WORK TO COMPLETE:
Reproduce each line of the data below verbatim, keeping every character and the original line order.

DATA:
- - - - - - -

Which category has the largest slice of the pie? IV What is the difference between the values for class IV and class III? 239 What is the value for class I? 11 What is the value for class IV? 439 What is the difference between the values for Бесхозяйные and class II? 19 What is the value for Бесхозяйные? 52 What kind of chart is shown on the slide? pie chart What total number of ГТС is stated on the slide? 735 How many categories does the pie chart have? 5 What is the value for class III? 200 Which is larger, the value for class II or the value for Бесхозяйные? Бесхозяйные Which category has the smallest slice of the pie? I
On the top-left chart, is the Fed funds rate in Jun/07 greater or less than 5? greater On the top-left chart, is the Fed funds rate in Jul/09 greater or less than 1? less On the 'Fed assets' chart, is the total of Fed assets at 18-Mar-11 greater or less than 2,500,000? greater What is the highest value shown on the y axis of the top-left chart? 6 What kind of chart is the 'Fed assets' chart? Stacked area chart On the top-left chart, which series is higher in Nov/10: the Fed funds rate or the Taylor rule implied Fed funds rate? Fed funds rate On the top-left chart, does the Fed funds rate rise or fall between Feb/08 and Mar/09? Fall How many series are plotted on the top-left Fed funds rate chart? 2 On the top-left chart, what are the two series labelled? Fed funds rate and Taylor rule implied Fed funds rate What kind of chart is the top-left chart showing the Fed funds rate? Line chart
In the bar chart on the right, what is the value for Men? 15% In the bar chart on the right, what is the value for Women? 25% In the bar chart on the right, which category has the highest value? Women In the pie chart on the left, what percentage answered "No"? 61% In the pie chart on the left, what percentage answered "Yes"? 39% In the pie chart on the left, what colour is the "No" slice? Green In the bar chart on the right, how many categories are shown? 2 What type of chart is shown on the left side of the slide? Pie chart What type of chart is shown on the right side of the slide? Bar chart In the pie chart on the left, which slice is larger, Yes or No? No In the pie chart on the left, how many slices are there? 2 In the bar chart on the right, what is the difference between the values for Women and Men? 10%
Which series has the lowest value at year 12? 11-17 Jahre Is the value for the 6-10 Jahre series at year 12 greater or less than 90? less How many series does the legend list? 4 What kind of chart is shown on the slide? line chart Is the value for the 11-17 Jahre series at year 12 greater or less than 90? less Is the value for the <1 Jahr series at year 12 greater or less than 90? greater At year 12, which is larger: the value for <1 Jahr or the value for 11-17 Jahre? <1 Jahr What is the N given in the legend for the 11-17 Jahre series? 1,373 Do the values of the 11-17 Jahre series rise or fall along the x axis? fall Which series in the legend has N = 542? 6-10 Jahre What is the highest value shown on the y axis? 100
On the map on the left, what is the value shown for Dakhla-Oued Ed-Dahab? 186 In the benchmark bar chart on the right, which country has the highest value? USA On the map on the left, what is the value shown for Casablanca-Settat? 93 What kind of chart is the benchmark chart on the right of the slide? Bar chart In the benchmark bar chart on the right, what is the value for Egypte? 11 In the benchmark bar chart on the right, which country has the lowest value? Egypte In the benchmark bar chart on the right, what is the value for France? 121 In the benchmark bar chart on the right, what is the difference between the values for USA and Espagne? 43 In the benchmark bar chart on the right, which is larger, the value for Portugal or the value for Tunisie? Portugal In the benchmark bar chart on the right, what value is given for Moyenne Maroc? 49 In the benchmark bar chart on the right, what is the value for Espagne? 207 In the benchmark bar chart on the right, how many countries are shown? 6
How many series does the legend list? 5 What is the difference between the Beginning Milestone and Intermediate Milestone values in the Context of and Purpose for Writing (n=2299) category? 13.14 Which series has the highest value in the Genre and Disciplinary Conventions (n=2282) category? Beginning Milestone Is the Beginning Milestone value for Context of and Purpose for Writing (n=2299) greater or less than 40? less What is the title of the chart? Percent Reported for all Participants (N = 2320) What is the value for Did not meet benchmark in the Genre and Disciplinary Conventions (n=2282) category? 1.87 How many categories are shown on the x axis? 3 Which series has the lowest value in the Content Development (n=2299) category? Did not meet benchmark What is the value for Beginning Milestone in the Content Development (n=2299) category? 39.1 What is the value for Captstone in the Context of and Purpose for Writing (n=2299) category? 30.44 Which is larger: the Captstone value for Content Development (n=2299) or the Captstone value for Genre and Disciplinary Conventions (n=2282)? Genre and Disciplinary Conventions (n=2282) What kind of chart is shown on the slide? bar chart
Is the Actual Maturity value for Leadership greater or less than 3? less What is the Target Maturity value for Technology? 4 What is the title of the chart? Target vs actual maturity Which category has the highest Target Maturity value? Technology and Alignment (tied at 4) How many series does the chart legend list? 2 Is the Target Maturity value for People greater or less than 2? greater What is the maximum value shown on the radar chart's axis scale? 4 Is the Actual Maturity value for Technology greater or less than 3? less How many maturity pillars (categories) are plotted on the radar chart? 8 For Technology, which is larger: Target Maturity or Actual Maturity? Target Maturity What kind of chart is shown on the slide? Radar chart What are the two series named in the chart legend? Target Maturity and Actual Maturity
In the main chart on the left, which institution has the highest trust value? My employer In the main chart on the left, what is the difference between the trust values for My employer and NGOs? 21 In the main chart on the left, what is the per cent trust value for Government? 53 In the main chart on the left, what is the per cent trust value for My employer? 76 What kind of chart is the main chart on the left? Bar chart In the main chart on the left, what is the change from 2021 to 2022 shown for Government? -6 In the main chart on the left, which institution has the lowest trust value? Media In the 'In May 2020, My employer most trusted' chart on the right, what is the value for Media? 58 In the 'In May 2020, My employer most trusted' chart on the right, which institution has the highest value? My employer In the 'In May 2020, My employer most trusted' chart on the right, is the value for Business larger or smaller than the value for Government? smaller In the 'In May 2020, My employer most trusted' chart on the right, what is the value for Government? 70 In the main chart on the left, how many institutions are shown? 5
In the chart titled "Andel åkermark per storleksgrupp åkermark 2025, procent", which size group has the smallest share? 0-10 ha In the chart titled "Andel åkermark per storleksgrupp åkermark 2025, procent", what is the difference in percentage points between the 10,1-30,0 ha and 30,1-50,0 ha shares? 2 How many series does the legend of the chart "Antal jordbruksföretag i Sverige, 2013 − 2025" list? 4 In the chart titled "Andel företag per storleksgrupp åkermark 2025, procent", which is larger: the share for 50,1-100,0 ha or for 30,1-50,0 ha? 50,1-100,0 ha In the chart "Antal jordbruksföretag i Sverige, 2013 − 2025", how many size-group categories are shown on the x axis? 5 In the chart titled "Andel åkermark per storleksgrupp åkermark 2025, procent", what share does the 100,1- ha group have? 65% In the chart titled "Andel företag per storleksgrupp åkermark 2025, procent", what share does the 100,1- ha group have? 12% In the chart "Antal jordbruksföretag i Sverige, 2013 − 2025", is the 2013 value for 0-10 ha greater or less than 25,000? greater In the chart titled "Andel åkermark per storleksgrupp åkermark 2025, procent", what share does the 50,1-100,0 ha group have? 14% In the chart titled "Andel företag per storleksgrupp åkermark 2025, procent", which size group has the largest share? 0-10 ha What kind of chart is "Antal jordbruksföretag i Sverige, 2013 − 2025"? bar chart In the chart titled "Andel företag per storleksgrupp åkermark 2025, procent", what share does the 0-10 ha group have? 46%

- - - - - - -

RESULT OF THE EXERCISE:
Which category has the largest slice of the pie? IV What is the difference between the values for class IV and class III? 239 What is the value for class I? 11 What is the value for class IV? 439 What is the difference between the values for Бесхозяйные and class II? 19 What is the value for Бесхозяйные? 52 What kind of chart is shown on the slide? pie chart What total number of ГТС is stated on the slide? 735 How many categories does the pie chart have? 5 What is the value for class III? 200 Which is larger, the value for class II or the value for Бесхозяйные? Бесхозяйные Which category has the smallest slice of the pie? I
On the top-left chart, is the Fed funds rate in Jun/07 greater or less than 5? greater On the top-left chart, is the Fed funds rate in Jul/09 greater or less than 1? less On the 'Fed assets' chart, is the total of Fed assets at 18-Mar-11 greater or less than 2,500,000? greater What is the highest value shown on the y axis of the top-left chart? 6 What kind of chart is the 'Fed assets' chart? Stacked area chart On the top-left chart, which series is higher in Nov/10: the Fed funds rate or the Taylor rule implied Fed funds rate? Fed funds rate On the top-left chart, does the Fed funds rate rise or fall between Feb/08 and Mar/09? Fall How many series are plotted on the top-left Fed funds rate chart? 2 On the top-left chart, what are the two series labelled? Fed funds rate and Taylor rule implied Fed funds rate What kind of chart is the top-left chart showing the Fed funds rate? Line chart
In the bar chart on the right, what is the value for Men? 15% In the bar chart on the right, what is the value for Women? 25% In the bar chart on the right, which category has the highest value? Women In the pie chart on the left, what percentage answered "No"? 61% In the pie chart on the left, what percentage answered "Yes"? 39% In the pie chart on the left, what colour is the "No" slice? Green In the bar chart on the right, how many categories are shown? 2 What type of chart is shown on the left side of the slide? Pie chart What type of chart is shown on the right side of the slide? Bar chart In the pie chart on the left, which slice is larger, Yes or No? No In the pie chart on the left, how many slices are there? 2 In the bar chart on the right, what is the difference between the values for Women and Men? 10%
Which series has the lowest value at year 12? 11-17 Jahre Is the value for the 6-10 Jahre series at year 12 greater or less than 90? less How many series does the legend list? 4 What kind of chart is shown on the slide? line chart Is the value for the 11-17 Jahre series at year 12 greater or less than 90? less Is the value for the <1 Jahr series at year 12 greater or less than 90? greater At year 12, which is larger: the value for <1 Jahr or the value for 11-17 Jahre? <1 Jahr What is the N given in the legend for the 11-17 Jahre series? 1,373 Do the values of the 11-17 Jahre series rise or fall along the x axis? fall Which series in the legend has N = 542? 6-10 Jahre What is the highest value shown on the y axis? 100
On the map on the left, what is the value shown for Dakhla-Oued Ed-Dahab? 186 In the benchmark bar chart on the right, which country has the highest value? USA On the map on the left, what is the value shown for Casablanca-Settat? 93 What kind of chart is the benchmark chart on the right of the slide? Bar chart In the benchmark bar chart on the right, what is the value for Egypte? 11 In the benchmark bar chart on the right, which country has the lowest value? Egypte In the benchmark bar chart on the right, what is the value for France? 121 In the benchmark bar chart on the right, what is the difference between the values for USA and Espagne? 43 In the benchmark bar chart on the right, which is larger, the value for Portugal or the value for Tunisie? Portugal In the benchmark bar chart on the right, what value is given for Moyenne Maroc? 49 In the benchmark bar chart on the right, what is the value for Espagne? 207 In the benchmark bar chart on the right, how many countries are shown? 6
How many series does the legend list? 5 What is the difference between the Beginning Milestone and Intermediate Milestone values in the Context of and Purpose for Writing (n=2299) category? 13.14 Which series has the highest value in the Genre and Disciplinary Conventions (n=2282) category? Beginning Milestone Is the Beginning Milestone value for Context of and Purpose for Writing (n=2299) greater or less than 40? less What is the title of the chart? Percent Reported for all Participants (N = 2320) What is the value for Did not meet benchmark in the Genre and Disciplinary Conventions (n=2282) category? 1.87 How many categories are shown on the x axis? 3 Which series has the lowest value in the Content Development (n=2299) category? Did not meet benchmark What is the value for Beginning Milestone in the Content Development (n=2299) category? 39.1 What is the value for Captstone in the Context of and Purpose for Writing (n=2299) category? 30.44 Which is larger: the Captstone value for Content Development (n=2299) or the Captstone value for Genre and Disciplinary Conventions (n=2282)? Genre and Disciplinary Conventions (n=2282) What kind of chart is shown on the slide? bar chart
Is the Actual Maturity value for Leadership greater or less than 3? less What is the Target Maturity value for Technology? 4 What is the title of the chart? Target vs actual maturity Which category has the highest Target Maturity value? Technology and Alignment (tied at 4) How many series does the chart legend list? 2 Is the Target Maturity value for People greater or less than 2? greater What is the maximum value shown on the radar chart's axis scale? 4 Is the Actual Maturity value for Technology greater or less than 3? less How many maturity pillars (categories) are plotted on the radar chart? 8 For Technology, which is larger: Target Maturity or Actual Maturity? Target Maturity What kind of chart is shown on the slide? Radar chart What are the two series named in the chart legend? Target Maturity and Actual Maturity
In the main chart on the left, which institution has the highest trust value? My employer In the main chart on the left, what is the difference between the trust values for My employer and NGOs? 21 In the main chart on the left, what is the per cent trust value for Government? 53 In the main chart on the left, what is the per cent trust value for My employer? 76 What kind of chart is the main chart on the left? Bar chart In the main chart on the left, what is the change from 2021 to 2022 shown for Government? -6 In the main chart on the left, which institution has the lowest trust value? Media In the 'In May 2020, My employer most trusted' chart on the right, what is the value for Media? 58 In the 'In May 2020, My employer most trusted' chart on the right, which institution has the highest value? My employer In the 'In May 2020, My employer most trusted' chart on the right, is the value for Business larger or smaller than the value for Government? smaller In the 'In May 2020, My employer most trusted' chart on the right, what is the value for Government? 70 In the main chart on the left, how many institutions are shown? 5
In the chart titled "Andel åkermark per storleksgrupp åkermark 2025, procent", which size group has the smallest share? 0-10 ha In the chart titled "Andel åkermark per storleksgrupp åkermark 2025, procent", what is the difference in percentage points between the 10,1-30,0 ha and 30,1-50,0 ha shares? 2 How many series does the legend of the chart "Antal jordbruksföretag i Sverige, 2013 − 2025" list? 4 In the chart titled "Andel företag per storleksgrupp åkermark 2025, procent", which is larger: the share for 50,1-100,0 ha or for 30,1-50,0 ha? 50,1-100,0 ha In the chart "Antal jordbruksföretag i Sverige, 2013 − 2025", how many size-group categories are shown on the x axis? 5 In the chart titled "Andel åkermark per storleksgrupp åkermark 2025, procent", what share does the 100,1- ha group have? 65% In the chart titled "Andel företag per storleksgrupp åkermark 2025, procent", what share does the 100,1- ha group have? 12% In the chart "Antal jordbruksföretag i Sverige, 2013 − 2025", is the 2013 value for 0-10 ha greater or less than 25,000? greater In the chart titled "Andel åkermark per storleksgrupp åkermark 2025, procent", what share does the 50,1-100,0 ha group have? 14% In the chart titled "Andel företag per storleksgrupp åkermark 2025, procent", which size group has the largest share? 0-10 ha What kind of chart is "Antal jordbruksföretag i Sverige, 2013 − 2025"? bar chart In the chart titled "Andel företag per storleksgrupp åkermark 2025, procent", what share does the 0-10 ha group have? 46%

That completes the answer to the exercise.